Human African trypanosomiasis (HAT) is caused by the parasitic protozoan, Trypanosoma brucei. Fifty million people are at risk for the disease, which is fatal if not treated. There is a great need to translate recent advances in the understanding of the basic biology of the parasite into new drugs.
Polyamine biosynthesis in T. brucei
Polyamines are small organic cations that are required for cell growth and in the kinetoplastid parasites and the metabolic pathway is novel in the parasites. The polyamine spermidine is used to form a novel conjugate with glutathione (trypanothione) and the mechanism of polyamine regulation differs from other eukaryotic cells. The pathway has proven to be a rich source for the identification of anti-trypanosomal compounds and the biosynthetic enzyme ornithine decarboxylase (ODC) is the target of eflornithine, the only clinically used compound with a known mechanism of action.

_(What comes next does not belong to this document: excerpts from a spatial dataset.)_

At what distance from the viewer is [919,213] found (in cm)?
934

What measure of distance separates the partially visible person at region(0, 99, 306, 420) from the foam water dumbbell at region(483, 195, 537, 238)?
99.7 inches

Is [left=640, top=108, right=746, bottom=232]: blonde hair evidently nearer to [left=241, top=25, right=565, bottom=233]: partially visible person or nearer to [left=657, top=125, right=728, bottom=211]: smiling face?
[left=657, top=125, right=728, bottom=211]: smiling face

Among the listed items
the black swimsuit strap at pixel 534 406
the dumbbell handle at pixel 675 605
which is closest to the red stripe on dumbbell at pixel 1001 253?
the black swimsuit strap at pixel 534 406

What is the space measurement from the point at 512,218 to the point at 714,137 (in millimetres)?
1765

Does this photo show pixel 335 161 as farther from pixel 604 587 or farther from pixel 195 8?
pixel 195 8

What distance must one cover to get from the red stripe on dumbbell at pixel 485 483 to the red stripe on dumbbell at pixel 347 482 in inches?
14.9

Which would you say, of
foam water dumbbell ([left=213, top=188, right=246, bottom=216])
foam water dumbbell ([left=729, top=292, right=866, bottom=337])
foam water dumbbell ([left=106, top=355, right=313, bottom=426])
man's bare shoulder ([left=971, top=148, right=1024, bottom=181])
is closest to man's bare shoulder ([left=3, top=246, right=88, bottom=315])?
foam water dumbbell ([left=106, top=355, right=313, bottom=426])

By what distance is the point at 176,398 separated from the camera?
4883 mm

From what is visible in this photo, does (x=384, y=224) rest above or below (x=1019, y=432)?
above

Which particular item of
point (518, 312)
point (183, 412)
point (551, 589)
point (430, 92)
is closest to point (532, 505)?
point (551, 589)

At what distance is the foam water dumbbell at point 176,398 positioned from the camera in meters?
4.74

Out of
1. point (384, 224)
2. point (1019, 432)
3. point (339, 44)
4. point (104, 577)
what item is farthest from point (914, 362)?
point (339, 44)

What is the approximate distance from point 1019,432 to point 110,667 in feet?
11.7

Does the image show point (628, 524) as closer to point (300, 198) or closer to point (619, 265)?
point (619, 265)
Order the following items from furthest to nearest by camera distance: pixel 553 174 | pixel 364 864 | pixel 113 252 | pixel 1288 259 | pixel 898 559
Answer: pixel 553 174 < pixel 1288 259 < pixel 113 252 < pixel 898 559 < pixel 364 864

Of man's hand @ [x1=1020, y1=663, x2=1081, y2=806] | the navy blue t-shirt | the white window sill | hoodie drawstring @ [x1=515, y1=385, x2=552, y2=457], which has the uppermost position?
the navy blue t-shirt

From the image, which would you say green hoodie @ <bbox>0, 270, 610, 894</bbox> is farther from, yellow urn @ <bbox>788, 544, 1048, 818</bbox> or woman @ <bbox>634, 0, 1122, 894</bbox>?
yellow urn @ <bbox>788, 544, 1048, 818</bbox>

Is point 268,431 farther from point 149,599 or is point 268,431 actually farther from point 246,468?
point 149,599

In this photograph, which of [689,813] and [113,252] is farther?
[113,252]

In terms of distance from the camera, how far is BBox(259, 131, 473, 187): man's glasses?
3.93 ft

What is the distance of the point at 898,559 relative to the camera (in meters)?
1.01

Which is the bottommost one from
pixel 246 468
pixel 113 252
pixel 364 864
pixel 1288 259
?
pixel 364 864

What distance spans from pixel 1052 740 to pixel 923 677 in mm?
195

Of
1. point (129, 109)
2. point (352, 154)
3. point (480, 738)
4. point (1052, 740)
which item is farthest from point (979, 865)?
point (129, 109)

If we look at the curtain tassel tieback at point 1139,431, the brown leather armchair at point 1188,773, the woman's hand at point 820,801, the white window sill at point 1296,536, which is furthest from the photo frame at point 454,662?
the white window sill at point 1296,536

Our lab goals are to understand the function of polyamines in the parasite, to learn how the parasite regulates the pathway and to identify additional targets to be exploited for the development of new drugs. We systematically explored the structure and function of key enzymes in the pathway including ODC, S-adenosylmethionine decarboxylase (AdoMetDC), and more recently, deoxyhypusine synthase (DHS), which conjugates spermidine to the essential translation factor eIF5A to form the hypusine modification that is required for its activity.
We use genetic approaches and metabolite profiling to identify essential enzymes and to learn how the pathway is regulated. Key recent findings include our discovery that both AdoMetDC and DHS are allosterically activated by formation of multimers with inactive paralogs – which we termed prozymes – and that this mechanism of enzyme activation is specific to parasitic protozoa. We are currently focused on understanding this regulation at a molecular level.
We also have a collaborative project with Scynexis, Inc, to identify and develop inhibitors of AdoMetDC to treat HAT.